Another Go-Around
Back when I was in college, one of my friends was adamant about the idea that people did not know themselves. He insisted that the only way to understand what one would do in a given situation was to be actually be in that situation. Just to make him angry, the rest of us invented a game called: What would you do?
It was a simple game. One player would propose a scenario, and the other players would say what they would do in that scenario. Our other friend would angrily stomp out of the room whenever we started up a game in his presence.
One day, a bunch of us were engaged in this game of idle speculation about outlandish circumstances when someone posited: "Hostile aliens have come to Earth intent on wiping out humanity. You have the opportunity to communicate with them. What would you do?" I was something of a misanthrope when I was in college; I was generally convinced that the extinction of humanity was likely the best thing for all involved. So when it was my turn, my answer was a somewhat snide: "Ask if they're taking applications."
In the intervening years, I've gotten better. I understand that people are not usually jackasses deliberately, and that everyone has their own outlook on the world, in which they're the hero of their own story. As a general rule, people are more likely to be thoughtless, than deliberately cruel.
From time to time, however, I make the mistake of reading the news.
Republican Representative Clay Higgins of Louisiana decided that in the wake of Donald Trump's bizarre comments during the debate with Vice President Harris about Haitians eating people's pets, the bomb threats that followed, and Senator J. D. Vance saying that creating stories like that was in the service of drawing media attention to suffering Americans, to take to X and say:
Lol. These Haitians are wild. Eating pets, vudu, nastiest country in the western hemisphere, cults, slapstick, gangsters.
All these thugs better get their mind right and their ass out of our country before January 20th.
I'd ask what the United States, as a nation has done, that Congress has elected politicians like this. But a nation gets the legislators it deserves, and the United States is no exception. Sneering racists vote, and their votes count just as much as anyone else's, and so there are going to be politicians, even those who one would think wouldn't need to, who are going to signal to that constituency that they're seen and valued.
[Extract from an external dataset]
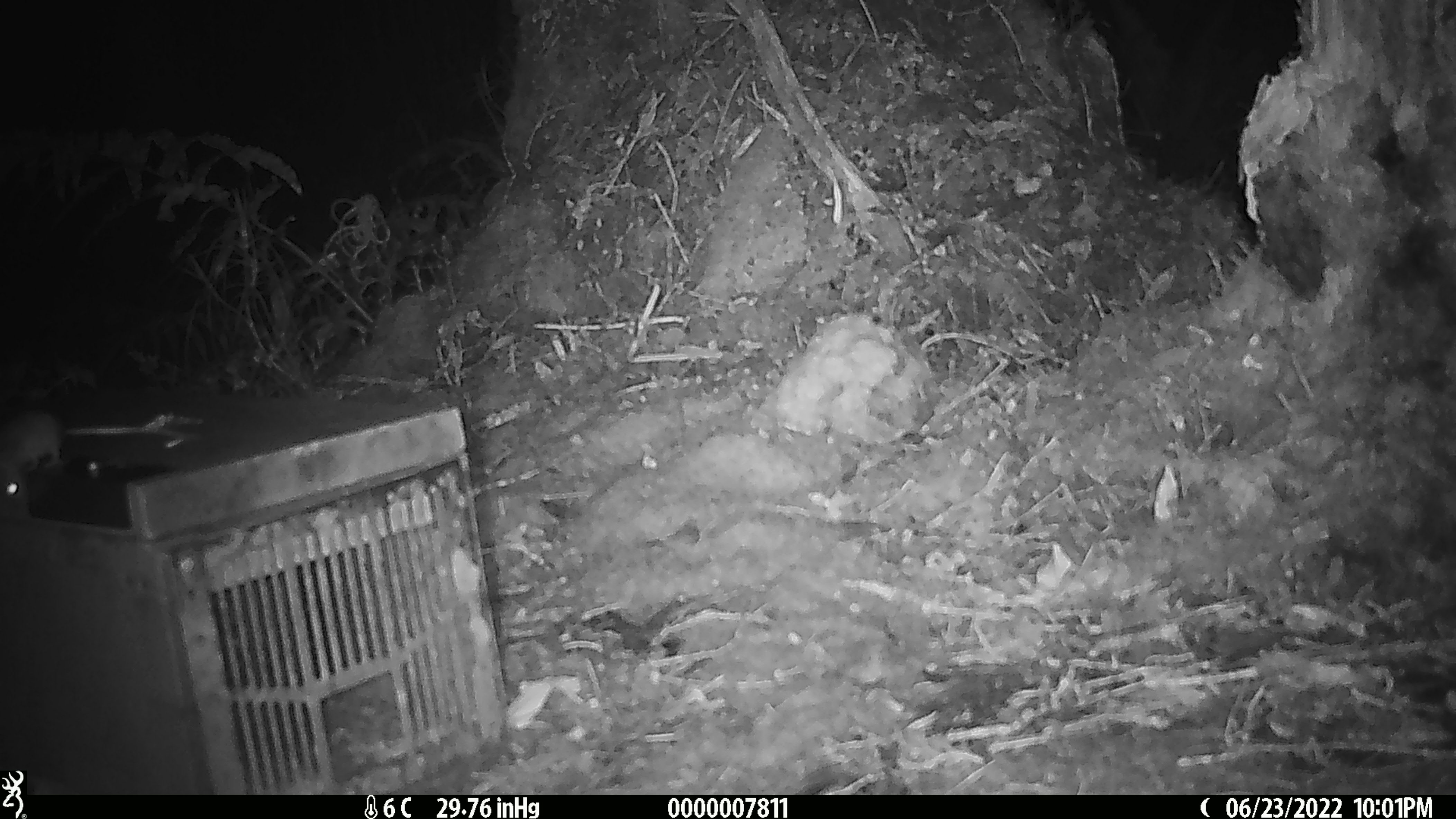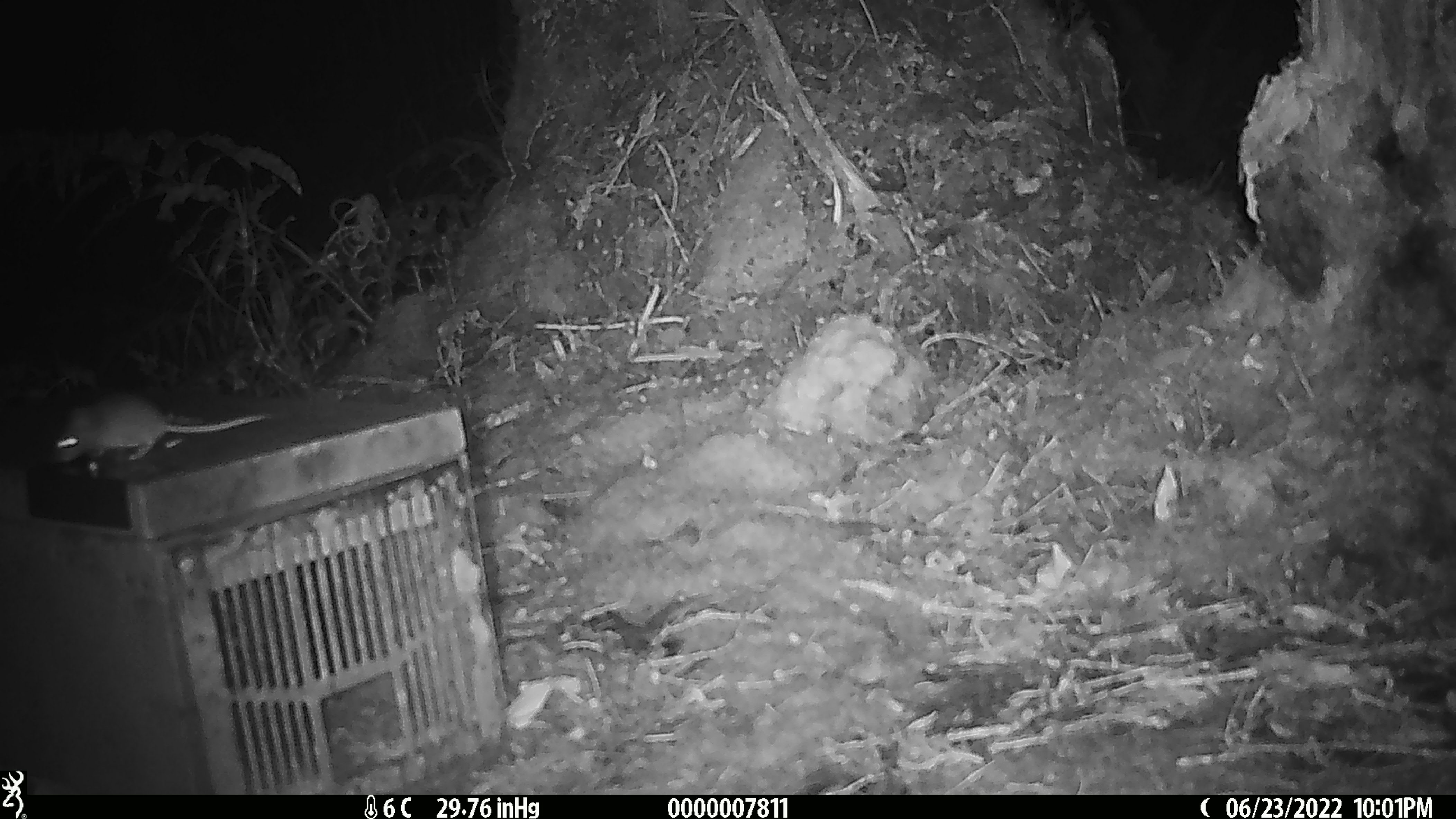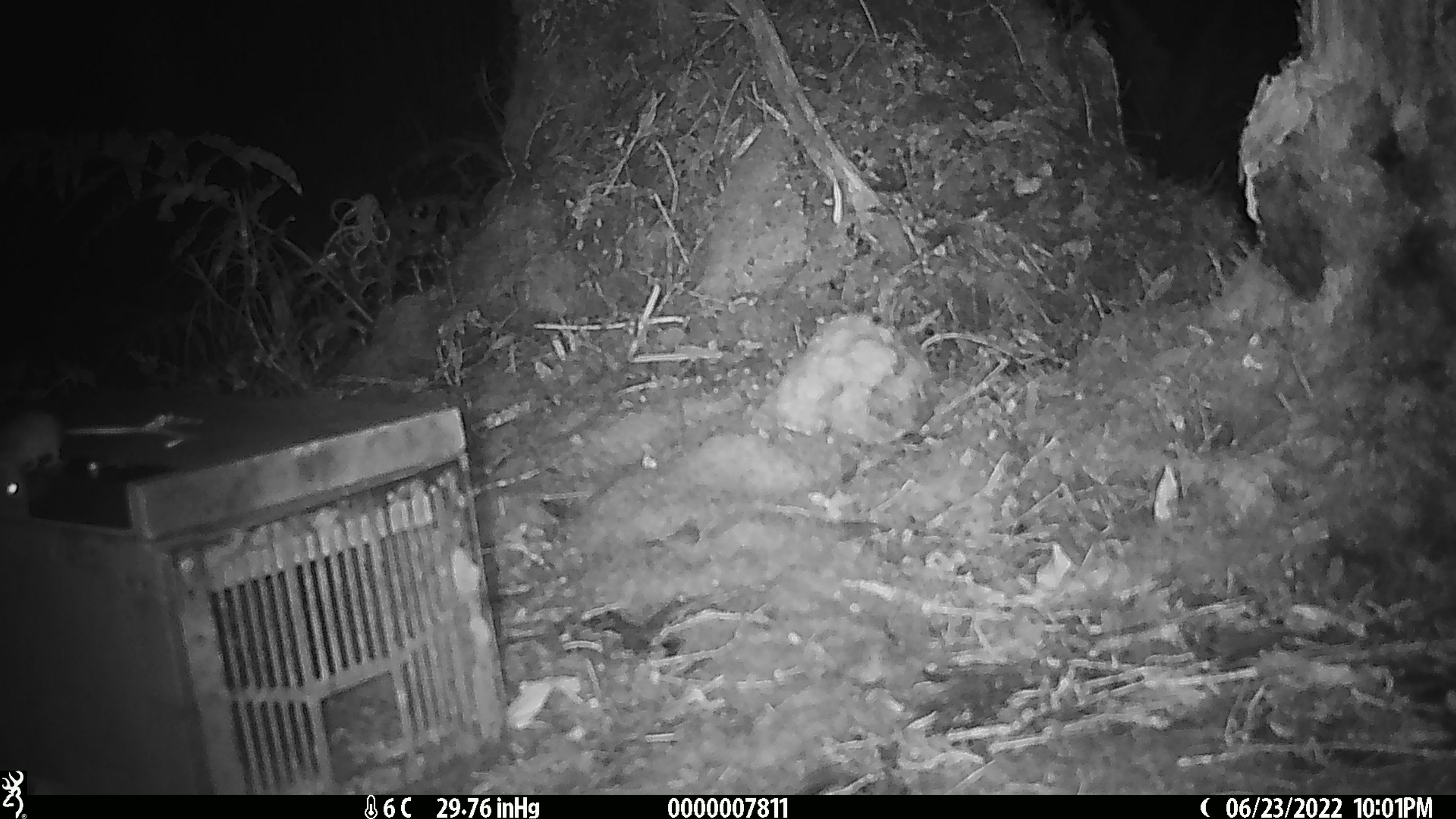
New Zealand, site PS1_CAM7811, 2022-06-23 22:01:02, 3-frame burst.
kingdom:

And because every seat in the House of Representatives is valuable, the parties aren't going to openly move to discipline them. Because blackmailing the other party into something or other, or passing messaging bills, is far more important than basic civility. And for the public at large, nothing is worth the risk that the other guys might be able to advance their legislative plans.
There's something sad about the idea that Americans are so afraid of one another that they'll put up with open hatred of people from elected officials. But the problem is the same as it always is, I suppose. The United States may be the wealthiest nation on the planet, but no-one seems to actually be secure in that. Donald Trump is able to gin up fear and loathing of people seeking refuge because those selfsame people are the easy answer when someone in a blighted and crumbling ex-manufacturing town asks: "Why is my life so terrible?" Someone has to be to blame, and immigrants who can supposedly be rounded up and sent packing are obvious candidates to share that blame.
And a lack of empathy breeds a lack of empathy. Even in me. At least for a time. Eventually, my irritation will burn itself out, and a level of understanding will return. As long as no murderous aliens show up in the meantime, it will be okay.